START Exercise materials

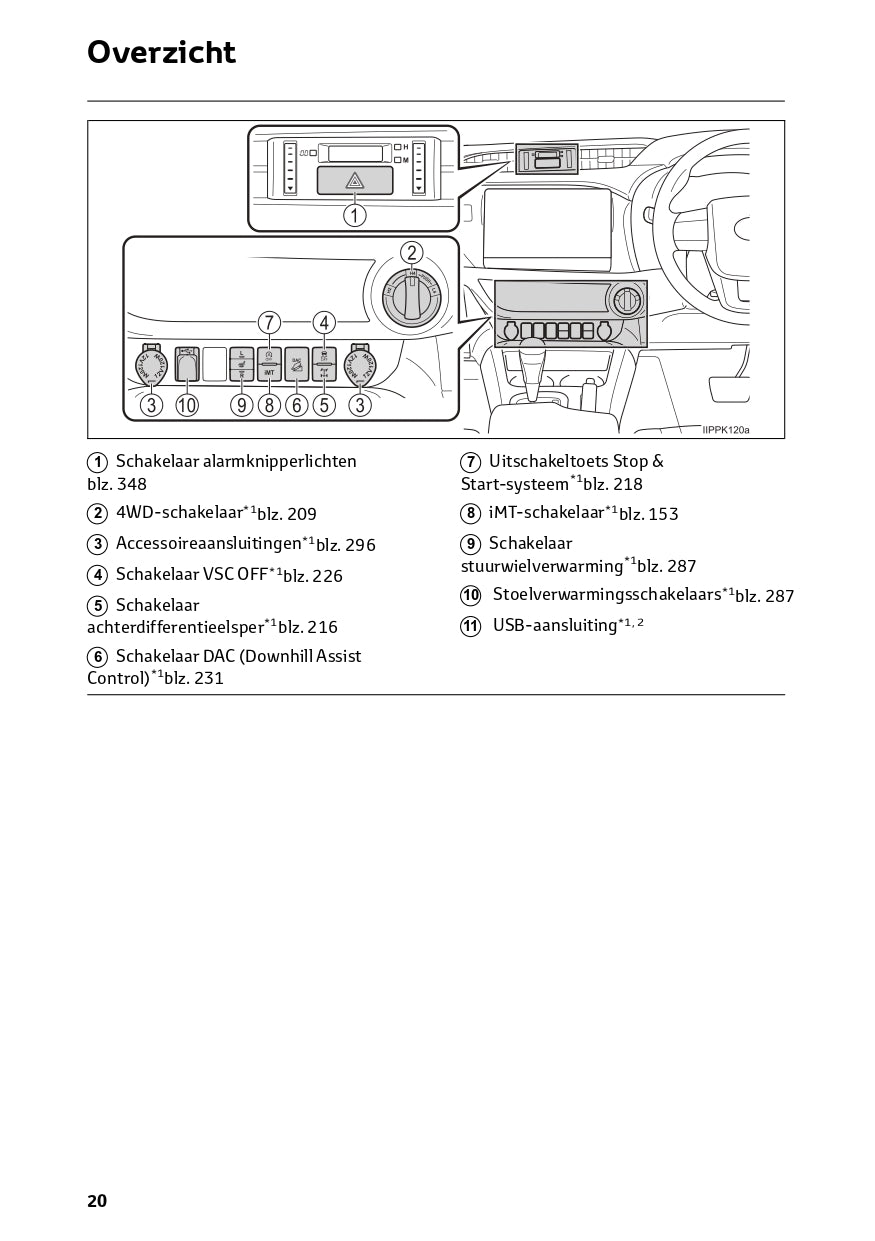 Overzicht

H
M
1
2
7
4
iMT
3
10
9
8
6
5
3
IIPPK120a

1 Schakelaar alarmknipperlichten blz. 348

2 4WD-schakelaar$^{*1}$blz. 209

3 Accessoireaansluitingen$^{*1}$blz. 296

4 Schakelaar VSC OFF$^{*1}$blz. 226

5 Schakelaar achterdifferentieelsper$^{*1}$blz. 216

6 Schakelaar DAC (Downhill Assist Control)$^{*1}$blz. 231

7 Uitschakeltoets Stop & Start-systeem$^{*1}$blz. 218

8 iMT-schakelaar$^{*1}$blz. 153

9 Schakelaar stuurwielverwarming$^{*1}$blz. 287

10 Stoelverwarmingsschakelaars$^{*1}$blz. 287

11 USB-aansluiting$^{*1, 2}$

20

END Exercise materials

Aim of the task: The records above must be retyped exactly. Please omit the pictures.

Task response:
 Overzicht

H
M
1
2
7
4
iMT
3
10
9
8
6
5
3
IIPPK120a

1 Schakelaar alarmknipperlichten blz. 348

2 4WD-schakelaar$^{*1}$blz. 209

3 Accessoireaansluitingen$^{*1}$blz. 296

4 Schakelaar VSC OFF$^{*1}$blz. 226

5 Schakelaar achterdifferentieelsper$^{*1}$blz. 216

6 Schakelaar DAC (Downhill Assist Control)$^{*1}$blz. 231

7 Uitschakeltoets Stop & Start-systeem$^{*1}$blz. 218

8 iMT-schakelaar$^{*1}$blz. 153

9 Schakelaar stuurwielverwarming$^{*1}$blz. 287

10 Stoelverwarmingsschakelaars$^{*1}$blz. 287

11 USB-aansluiting$^{*1, 2}$

20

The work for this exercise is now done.